Greg Todd

Personal information
- Full name: Gregory Rex Todd
- Born: 17 June 1982 (age 44) Masterton, Wairarapa, New Zealand
- Batting: Left-handed
- Bowling: Right-arm medium
- Role: Bastman

Domestic team information
- 1999/00–2011/12: Wairarapa
- 2000/01–2002/03: Central Districts
- 2004/05–2009/10: Otago
- 2010/11: Auckland
- 2011/12: Central Districts
- FC debut: 29 November 2000 Central Districts v Otago
- Last FC: 20 November 2011 Central Districts v Canterbury
- LA debut: 10 December 2000 Central Districts v Northern Districts
- Last LA: 5 February 2012 Central Districts v Auckland

Career statistics
| Competition | FC | LA | T20 |
| Matches | 64 | 68 | 18 |
| Runs scored | 3,368 | 1,468 | 341 |
| Batting average | 34.02 | 27.69 | 28.41 |
| 100s/50s | 4/20 | 0/7 | 0/0 |
| Top score | 165 | 95 | 39 |
| Balls bowled | 2,223 | 465 | – |
| Wickets | 20 | 12 | – |
| Bowling average | 64.65 | 35.33 | – |
| 5 wickets in innings | 0 | 0 | – |
| 10 wickets in match | 0 | 0 | – |
| Best bowling | 2/26 | 2/23 | – |
| Catches/stumpings | 25/– | 22/– | 5/– |
- Source: CricketArchive, 29 January 2024

= Greg Todd =

New Zealand cricketer

Gregory Rex Todd (born 17 June 1982) is a former New Zealand cricketer who played first-class, List A and Twenty20 cricket for Central Districts, Otago and Auckland between the 2000–01 season and 2011–12.

Todd was born at Masterton near Wellington and educated at Rathkeale College in the town. He played age-group cricket fo both Central Districts and Auckland before making his senior debut for Wairarapa in the Hawke Cup during the 1999–2000 season. He went on to make his senior representative debut for Central Districts the following season. Later in the 2000–01 season Todd played for New Zealand under-19s in three under-19 Test matches and three under-10 One Day Internationals against the touring South African under-19 side.

After three seasons with Central Districts, during which he played 10 first-class and six List A matches, Todd moved to Otago where there were more opportunities to break into the side as a batsman. He had not played at all in senior cricket during the 2003–04 season, but played eight first-class matches for Otago during 2004–05, scoring 552 runs including his first senior century, an innings of 123 not out scored against Canterbury. The following season he played some matches before breaking his leg and ankle whilst bowling in a one-day match in January 2006. He bowled infrequently in top-level cricket after the injury.

The leg injury ruled him out for the remainder of the season, but in 2006–07 Todd scored 522 runs, with another century, and in 2007–08 was Otago's leading first-class run scorer with 576 runs.
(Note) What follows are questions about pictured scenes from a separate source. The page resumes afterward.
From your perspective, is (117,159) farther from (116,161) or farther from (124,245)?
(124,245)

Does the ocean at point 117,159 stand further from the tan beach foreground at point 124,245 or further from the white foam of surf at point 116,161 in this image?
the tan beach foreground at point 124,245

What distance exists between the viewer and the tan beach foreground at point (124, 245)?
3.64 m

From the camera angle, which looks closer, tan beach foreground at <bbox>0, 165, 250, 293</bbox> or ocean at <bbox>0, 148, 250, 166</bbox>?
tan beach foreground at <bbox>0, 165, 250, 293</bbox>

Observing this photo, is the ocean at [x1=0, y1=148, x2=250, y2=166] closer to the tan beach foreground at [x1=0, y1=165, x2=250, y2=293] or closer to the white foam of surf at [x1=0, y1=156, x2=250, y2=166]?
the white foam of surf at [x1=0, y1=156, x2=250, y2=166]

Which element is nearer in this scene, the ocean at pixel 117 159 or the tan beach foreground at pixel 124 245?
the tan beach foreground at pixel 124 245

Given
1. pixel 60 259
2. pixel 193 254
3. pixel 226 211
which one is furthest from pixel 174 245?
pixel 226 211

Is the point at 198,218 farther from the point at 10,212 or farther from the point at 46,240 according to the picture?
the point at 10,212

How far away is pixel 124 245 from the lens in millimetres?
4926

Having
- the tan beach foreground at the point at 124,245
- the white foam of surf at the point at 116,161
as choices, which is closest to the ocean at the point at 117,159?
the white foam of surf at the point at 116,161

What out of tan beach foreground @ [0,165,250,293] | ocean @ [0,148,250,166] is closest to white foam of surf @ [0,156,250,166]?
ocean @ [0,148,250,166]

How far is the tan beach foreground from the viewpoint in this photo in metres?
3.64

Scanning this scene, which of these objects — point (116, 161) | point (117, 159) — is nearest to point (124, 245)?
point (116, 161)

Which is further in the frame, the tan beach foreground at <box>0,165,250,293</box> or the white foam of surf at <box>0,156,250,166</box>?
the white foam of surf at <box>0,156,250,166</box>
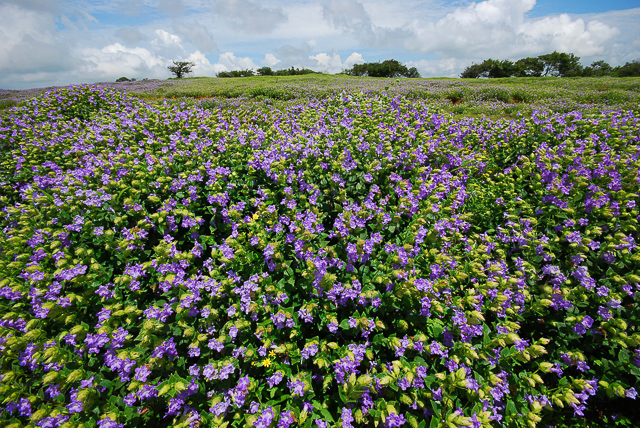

The season saw him score two centuries in a match, making scores of 110 and 165, his highest first-class score, against Wellington at the Basin Reserve.

In July 2010, after six seasons at Otago, Todd moved to play for Auckland for the 2010–11 season. He had played over 100 times for Otago in all formats, scoring 2,774 first-class runs at a batting average of 40.20 runs per innings. After a single season with Auckland he played one season for Central Districts before moving to Melbourne in Australia to play as a professional cricketer. He later joined the police force in Victoria.

As well as playing in New Zealand and Australia, Todd played for Hermes DVS in the Dutch Hoofdklasse and Topklasse competitions for five seasons. In 2007 he was the professional for Oldham Cricket Club in the Lancashire League in England, and in 2008 was the professional for Guisborough Cricket Club in the North Yorkshire and South Durham Cricket League.